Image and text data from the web
• • •
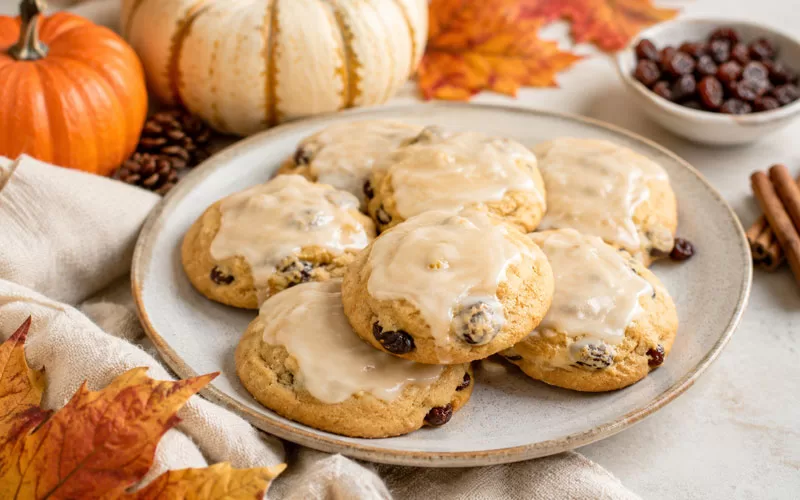 Glazed pumpkin raisin cookies on a plate with fall pumpkins, cinnamon sticks, raisins, and autumn leaves.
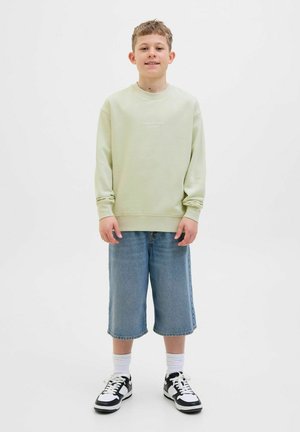 Ljusgrön sweatshirt med texten "Original Studio", tillsammans med blå denimshorts, vita strumpor och svartvita sneakers.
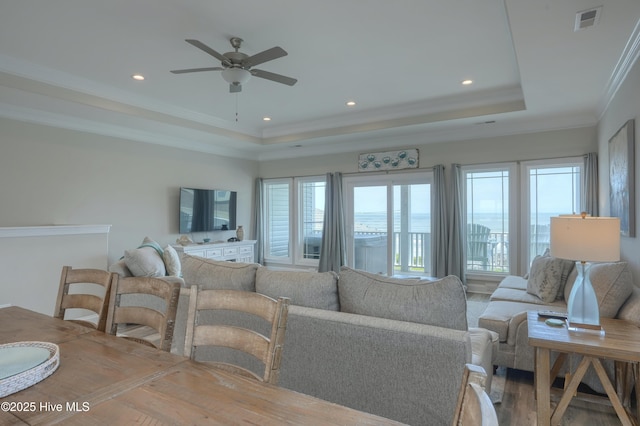 876 Villas Dr, North Topsail Beach, NC 28460 - living area featuring a raised ceiling, a ceiling fan, recessed lighting, ornamental molding, and wood finished floors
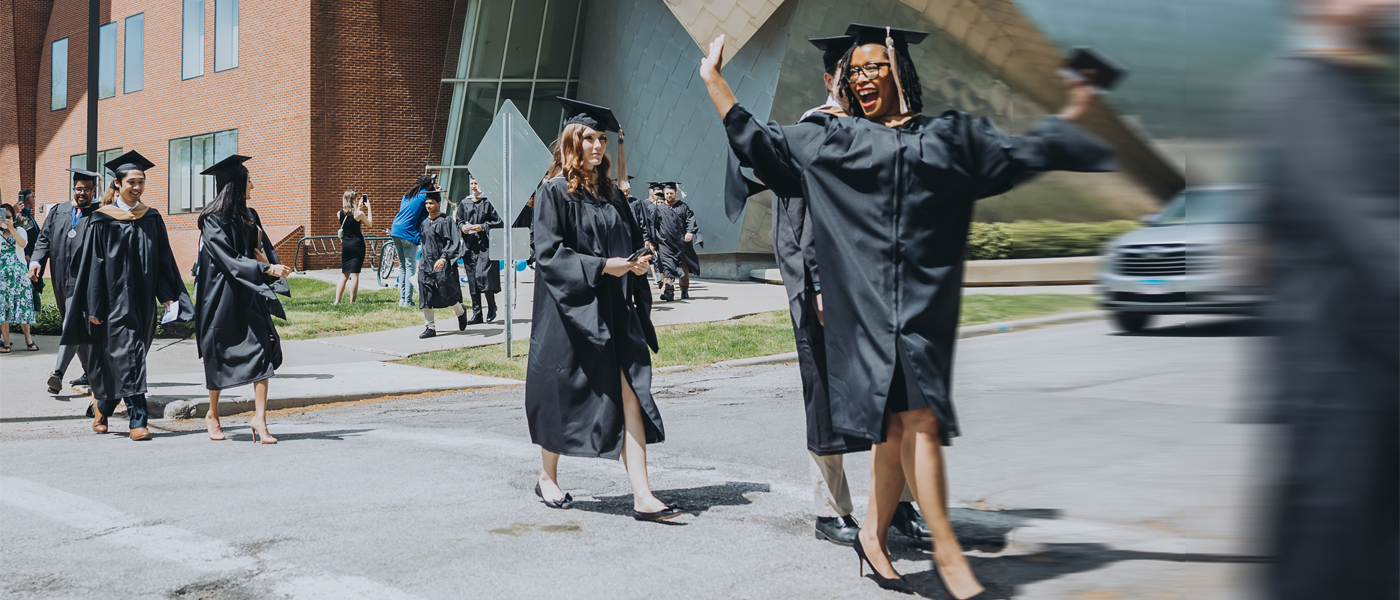 Blur shot of CWRU graduates walking outside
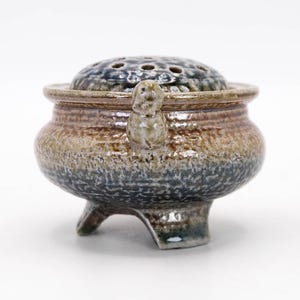 Side view of vintage Mashiko ware koro, three legged incense burner with flowing salt glaze and earthy tones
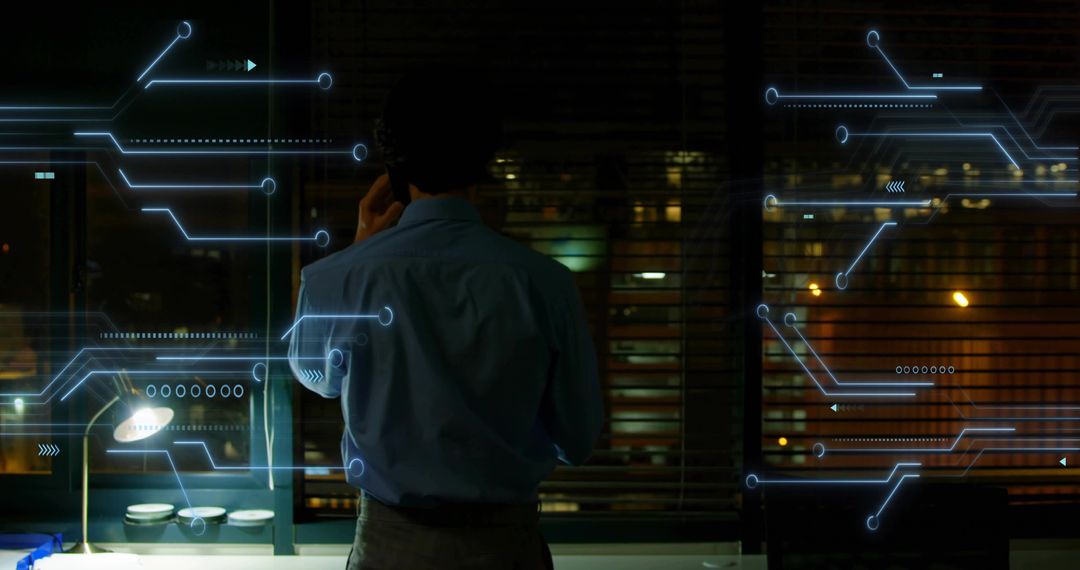 Executive standing by office window holding smartphone with holographic circuit interface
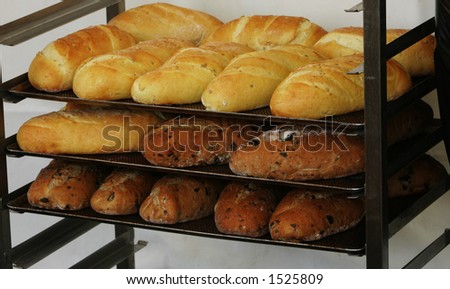 Freshly baked loaves of french bread behind a market stall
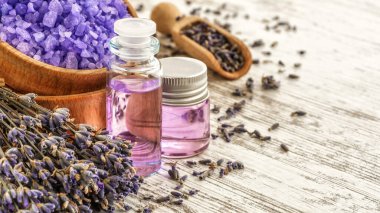 Ahşap bir masanın üzerinde kurutulmuş lavanta çiçekleri olan lavanta spa ürünleri. Tahta zemine banyo tuzu ve masaj yağı serpiştirilmiş. Cilt bakımı, güzellik tedavi konsepti. Lavendula oleum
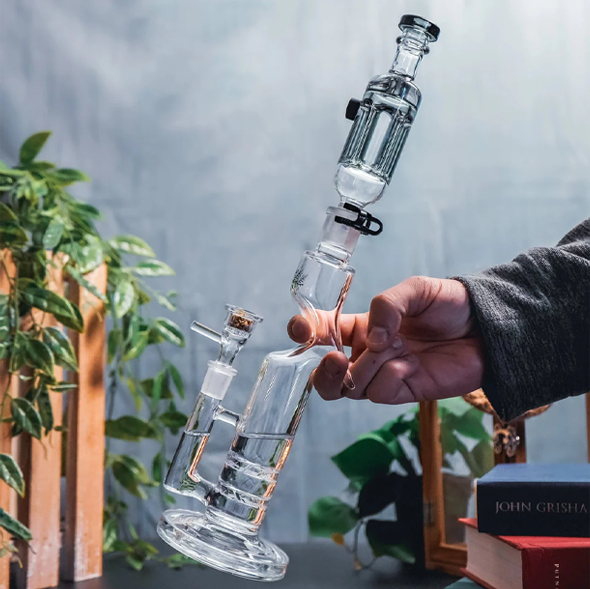 A person holding a bong in hand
• • •
TASK INSTRUCTIONS — Retype all of the text in the data above word for word, and leave out the pictures.

SOLUTION FOR THIS EXERCISE —
 Glazed pumpkin raisin cookies on a plate with fall pumpkins, cinnamon sticks, raisins, and autumn leaves.
 Ljusgrön sweatshirt med texten "Original Studio", tillsammans med blå denimshorts, vita strumpor och svartvita sneakers.
 876 Villas Dr, North Topsail Beach, NC 28460 - living area featuring a raised ceiling, a ceiling fan, recessed lighting, ornamental molding, and wood finished floors
 Blur shot of CWRU graduates walking outside
 Side view of vintage Mashiko ware koro, three legged incense burner with flowing salt glaze and earthy tones
 Executive standing by office window holding smartphone with holographic circuit interface
 Freshly baked loaves of french bread behind a market stall
 Ahşap bir masanın üzerinde kurutulmuş lavanta çiçekleri olan lavanta spa ürünleri. Tahta zemine banyo tuzu ve masaj yağı serpiştirilmiş. Cilt bakımı, güzellik tedavi konsepti. Lavendula oleum
 A person holding a bong in hand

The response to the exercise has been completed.